What to produce -
Pick out each line in the records below that contains the string "locateOnScreen", matching case exactly, and copy those lines.

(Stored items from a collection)
◆ ◆ ◆ ◆ ◆

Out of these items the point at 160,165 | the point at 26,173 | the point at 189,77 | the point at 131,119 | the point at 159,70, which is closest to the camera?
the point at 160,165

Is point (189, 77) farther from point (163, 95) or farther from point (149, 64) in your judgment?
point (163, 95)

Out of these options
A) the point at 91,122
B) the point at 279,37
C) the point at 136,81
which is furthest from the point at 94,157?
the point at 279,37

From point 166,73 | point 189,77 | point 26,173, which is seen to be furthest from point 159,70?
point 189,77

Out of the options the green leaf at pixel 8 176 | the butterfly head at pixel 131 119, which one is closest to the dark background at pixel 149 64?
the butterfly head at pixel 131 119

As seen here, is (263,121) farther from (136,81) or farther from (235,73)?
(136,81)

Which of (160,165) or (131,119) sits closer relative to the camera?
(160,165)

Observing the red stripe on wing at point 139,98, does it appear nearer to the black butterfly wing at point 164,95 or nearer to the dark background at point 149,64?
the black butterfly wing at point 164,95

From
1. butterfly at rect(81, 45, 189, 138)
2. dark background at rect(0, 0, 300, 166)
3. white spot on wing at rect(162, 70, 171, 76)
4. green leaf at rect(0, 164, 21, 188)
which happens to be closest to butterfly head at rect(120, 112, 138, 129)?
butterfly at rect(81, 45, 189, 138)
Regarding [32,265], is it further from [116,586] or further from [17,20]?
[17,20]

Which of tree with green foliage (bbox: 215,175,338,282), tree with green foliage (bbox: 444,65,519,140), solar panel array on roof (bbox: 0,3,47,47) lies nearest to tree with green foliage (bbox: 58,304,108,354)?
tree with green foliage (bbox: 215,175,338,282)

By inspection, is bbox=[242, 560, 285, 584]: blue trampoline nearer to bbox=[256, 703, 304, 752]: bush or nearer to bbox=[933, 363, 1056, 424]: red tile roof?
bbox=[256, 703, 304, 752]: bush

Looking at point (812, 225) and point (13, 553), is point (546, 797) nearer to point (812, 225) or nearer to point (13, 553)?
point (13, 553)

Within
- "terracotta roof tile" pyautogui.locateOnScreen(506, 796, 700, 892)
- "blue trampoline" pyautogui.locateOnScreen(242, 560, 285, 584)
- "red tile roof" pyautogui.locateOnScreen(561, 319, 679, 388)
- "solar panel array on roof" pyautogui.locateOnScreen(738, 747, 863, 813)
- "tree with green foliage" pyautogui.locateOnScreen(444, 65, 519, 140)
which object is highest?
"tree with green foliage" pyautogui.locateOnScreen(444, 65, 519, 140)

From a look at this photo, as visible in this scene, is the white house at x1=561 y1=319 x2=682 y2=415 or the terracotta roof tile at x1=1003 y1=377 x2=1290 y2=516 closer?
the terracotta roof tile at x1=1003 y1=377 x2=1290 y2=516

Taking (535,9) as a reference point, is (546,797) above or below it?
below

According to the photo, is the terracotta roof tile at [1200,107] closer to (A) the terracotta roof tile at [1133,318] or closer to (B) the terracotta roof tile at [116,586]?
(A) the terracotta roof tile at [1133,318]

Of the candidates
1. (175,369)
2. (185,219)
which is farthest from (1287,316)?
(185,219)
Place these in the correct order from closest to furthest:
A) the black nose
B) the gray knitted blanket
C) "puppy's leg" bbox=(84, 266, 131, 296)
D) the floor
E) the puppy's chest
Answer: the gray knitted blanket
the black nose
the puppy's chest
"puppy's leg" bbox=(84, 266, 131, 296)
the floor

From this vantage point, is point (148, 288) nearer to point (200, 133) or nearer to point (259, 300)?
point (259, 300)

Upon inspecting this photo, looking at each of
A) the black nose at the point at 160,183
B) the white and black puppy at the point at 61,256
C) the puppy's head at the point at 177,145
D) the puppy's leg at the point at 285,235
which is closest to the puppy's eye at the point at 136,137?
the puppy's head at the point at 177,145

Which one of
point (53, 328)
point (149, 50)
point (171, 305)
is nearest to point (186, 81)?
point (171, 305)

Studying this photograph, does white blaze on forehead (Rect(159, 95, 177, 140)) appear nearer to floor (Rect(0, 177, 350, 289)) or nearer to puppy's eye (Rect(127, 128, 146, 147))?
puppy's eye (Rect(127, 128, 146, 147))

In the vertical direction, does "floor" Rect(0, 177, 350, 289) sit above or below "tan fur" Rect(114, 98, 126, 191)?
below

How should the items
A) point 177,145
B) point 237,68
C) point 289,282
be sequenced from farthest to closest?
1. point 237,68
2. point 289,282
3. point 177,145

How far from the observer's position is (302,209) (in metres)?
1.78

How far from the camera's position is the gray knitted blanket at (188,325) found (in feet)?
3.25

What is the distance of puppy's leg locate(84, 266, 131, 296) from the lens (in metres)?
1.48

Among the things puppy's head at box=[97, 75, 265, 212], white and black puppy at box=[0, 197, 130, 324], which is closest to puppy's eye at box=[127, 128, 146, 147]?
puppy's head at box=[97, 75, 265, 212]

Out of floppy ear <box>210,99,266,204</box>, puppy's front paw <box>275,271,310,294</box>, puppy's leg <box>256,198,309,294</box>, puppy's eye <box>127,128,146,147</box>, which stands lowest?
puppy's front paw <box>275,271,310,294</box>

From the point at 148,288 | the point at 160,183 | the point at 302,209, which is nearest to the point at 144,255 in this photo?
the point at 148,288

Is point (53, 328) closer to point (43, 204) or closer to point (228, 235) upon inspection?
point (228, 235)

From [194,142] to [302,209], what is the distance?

◆ ◆ ◆ ◆ ◆

Answer for this exercise -
- "terracotta roof tile" pyautogui.locateOnScreen(506, 796, 700, 892)
- "blue trampoline" pyautogui.locateOnScreen(242, 560, 285, 584)
- "red tile roof" pyautogui.locateOnScreen(561, 319, 679, 388)
- "solar panel array on roof" pyautogui.locateOnScreen(738, 747, 863, 813)
- "tree with green foliage" pyautogui.locateOnScreen(444, 65, 519, 140)
"tree with green foliage" pyautogui.locateOnScreen(444, 65, 519, 140)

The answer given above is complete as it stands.